Hours later, out through the front porch, lingering on the steps and the crumbling sidewalk and slowly into their cars, the last of the gathering dispersed. Uncle Kurt stopped and stood with both arms open wide, an air embrace toward my sister and me. “I never had daughters,” he said in the softly gravelly family voice, now so uncharacteristically expressive that I stood still to see what might come next. “But these are my girls.” We rushed into his arms.
No doubt surprising him as much as myself, I murmured quietly that I loved him. I’m still not sure if that’s what I was feeling—mine was a singularly non-demonstrative family—but I’m glad I said it. That was the last time I saw Kurt. He died that summer, quickly consumed by the cancer and gone.

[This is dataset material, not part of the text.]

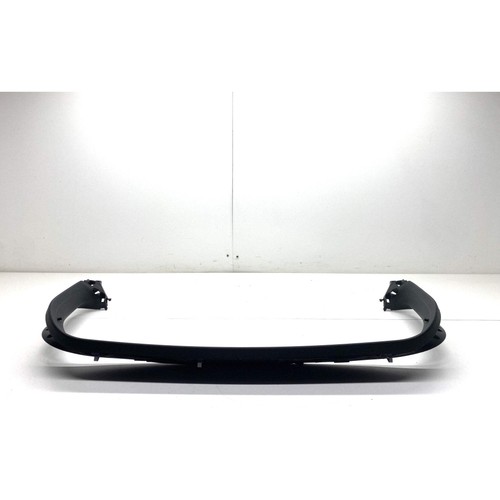 Audi interior boot - boot, surround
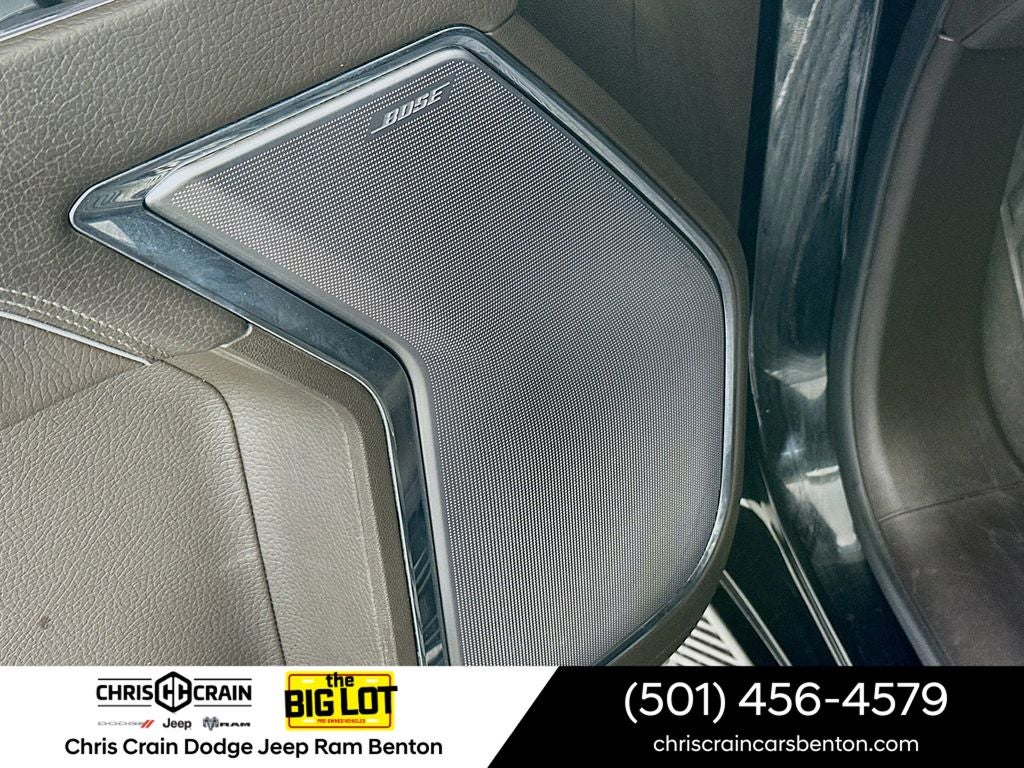 2023 GMC Sierra 1500 4WD Crew Cab Short Box Denali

Several years later Uncle Gil was felled by a massive stroke. In time, he regained speech, though slower, and with the help of his children he made what would be his last trip to the place of his birth, a gathering for my mother’s eightieth birthday. In his wheelchair at the kitchen table, nucleus of so many get-togethers, of talk both vibrant and murmured, and always plates of homemade cookies, doughnuts, or cake on a tablecloth of many colors, his eyes took in all of us together.
Storytelling was mostly out of his range by then, or maybe storytelling was the truest constant: in mind and heart, the old stories at play, alive. Now and then he would bring out a punch line in that old dialect or half-translation: “Yukes, yukes! Hort sang saum!*” or “Four ice cream. Schtroh-berry.” And, knowing what came before, we could all savor it together.
I can’t tell those old stories in the old ways. But I have them, and in my heart, I carry a host of images of that world and its scenes: moments caught out of time and kept, the tellers’ gifts, and as much a part of me as the flesh and blood they also gave me.
Time, you don’t get it all; I get to keep this.
* (roughly): “You! You! Hold yourselves together!”
4 comments
Mary Mooney says:
May 17, 2024
Lovely, lovely.
Ralph Noble says:
May 19, 2024
Sensitive portrait of a family coping with loss; it’s touching how they support each other with humor, sustenance, and story telling as dusk approaches literally and metaphorically.
People come, people go: memory abides.
Mirek Drozdzowski says:
Jun 5, 2024
Beautiful. Thank you.
Ann Williams says:
Jun 12, 2024
Storytelling is a lost art. Maggie you are so good at it. Thank you for the memories.